Going off topic and technical for a moment, the bigger problem for lots of workloads at the moment is the memory wall

http://en.wikipedia.org/wiki/RAM#Memory_wall

Essentially, depending what type of computation you're doing the dominant time contribution may not actually be calculational operations but waiting for data to be shoveled onto/off-of the chip/cache memory. (I'm actually sitting at work right now pondering how to mitigate this for a particular problem.) This is a big problem because, at the moment, there's very little support for automated code modification to ameliorate this effect. Likewise there's no particular problem getting theoretically greater computing power/dollar (the "generalised Moore's law" most computing people care about) by putting multiple processing cores in one package. The difficulty is actually having programs which can actually use a substantial fraction of the theoretically available capacity due to the aforementioned memory wall and the related problem of ensuring consistency of shared data available to multiple processing units ("locking"). The primary difficulty with getting greater computational abilities is the difficulty of writing the software; indeed my doubts about the singularity model are not based on physical limits, for which there are plausible technologies going at least up to the level postulated for the singularity, but that I'm not seeing anything like the progress in augmenting human deep thought with computational aids (which are needed for things like writing software to take advantage of the newer machines). Implicit in Kurzweil's writings is a feedback loop that I just don't see there.

Incidentally, people don't realise how seriously the generalised Moore's law is taken in computing: in my "assume the scenario that a severe energy crunch isn't happening now" planning, I'm working on projects that will only make sense practically if we get 10 more years of Moore's law (which translates to roughly a factor of 100 times more computation/dollar). (But then there has been a factor of 10000 increase since my first PC 20 years ago so this sort of thing has happened before.)

The memory wall has ben with us for many years, although it is getting worse. It is not that bandwidth (the ability to move data around), isn't also improving, its just that we are improving bandwidth at a slower rate than we are improving the capability to manipulate the data once it is inside the processing chip. I think one of the problems stems from the propensity of theoretical computer science to think of complexity in terms of logical (or floating point) operations to accomplish a task. But, as you have noted, in the real world, it is usually about the ability to move the data around, and algorithmic choices to enable more to be done with less data motion, are harder to quantify, and computer memory is getting very messy, with various types and levels of caches, memory buses, and memory chips, and disk atorage. It just doesn't lend itself to easy analysis anymore.
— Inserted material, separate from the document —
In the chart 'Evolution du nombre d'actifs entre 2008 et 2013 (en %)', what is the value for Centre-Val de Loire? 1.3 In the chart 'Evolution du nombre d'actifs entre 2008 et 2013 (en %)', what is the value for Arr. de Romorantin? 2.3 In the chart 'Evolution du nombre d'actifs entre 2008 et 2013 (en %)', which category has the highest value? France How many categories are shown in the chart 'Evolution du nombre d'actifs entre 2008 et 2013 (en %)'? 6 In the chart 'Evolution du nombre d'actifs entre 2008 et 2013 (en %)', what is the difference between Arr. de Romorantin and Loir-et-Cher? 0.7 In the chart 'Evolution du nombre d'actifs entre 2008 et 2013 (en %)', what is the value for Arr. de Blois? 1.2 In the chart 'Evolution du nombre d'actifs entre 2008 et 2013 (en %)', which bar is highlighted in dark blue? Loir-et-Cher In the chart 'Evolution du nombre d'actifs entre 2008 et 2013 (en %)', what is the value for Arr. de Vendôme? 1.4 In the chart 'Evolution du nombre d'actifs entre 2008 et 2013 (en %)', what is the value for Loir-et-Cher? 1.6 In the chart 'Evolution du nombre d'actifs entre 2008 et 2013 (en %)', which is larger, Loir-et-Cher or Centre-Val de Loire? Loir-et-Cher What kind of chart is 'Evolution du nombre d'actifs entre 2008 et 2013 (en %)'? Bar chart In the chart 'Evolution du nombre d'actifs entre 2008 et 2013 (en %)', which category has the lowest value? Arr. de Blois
I think Moores law (which was always about the number of components (transistors) on a chip, not speed) will run for about your decade. Beyond that, barring some major technical advances, I think it begins to dramatically slow the rate of increase. That will present a major paradigm shift for the whole business model. Currently (I work in engineering software) customers are advancing towards exponentially more difficult computations, at some point the ability to make progress this way (at least by application of brute force), will be over, and further progress will become very hard. I suspect we will see this transition in ten to twenty years from now. Clearly the business model, of buying new hardware and software every couple of years because the old stuff is obsolete will have to change. Sortof the computaional equivalent of the end of growth.

IMHO I think Kurzweil is a fruitcake.

It will come to be seen that "human deep thought" is not really all that deep, and the current hardware (say, that 3.3 gigahertz chip with 4 gig of RAM of our humble 32-bit PCs) is more than up to the task.
What's lacking is a proper understanding of elemental human thought processes. When such is attained, coding will be one foot after the other, and the coders will be astonished at how few steps have to be taken.
For now, researchers like Lenat are on the wrong track.

That's probably true (although I fall into the camp of AI that thinks there is "the intelligence algorithm" is taking things too simply), but my point was that human cognition has various pattern recognition, abstraction, generalisation, extrapolative facilities which power creative scientific an engineering work. You can write something like Microsoft Bob/Clippy that attempts to augment my mind by making very simple suggestions (that most people think are more annoying than useful). But there's virtually no stuff that has actually been created that actually works so far that improves my "deep thought" abilities (eg, suggesting patterns in experimental results). If there were, a positive feedback loop enabling the creation of ever more complex technologies like Kurzweil suggests is plausible. But so far I don't just see it.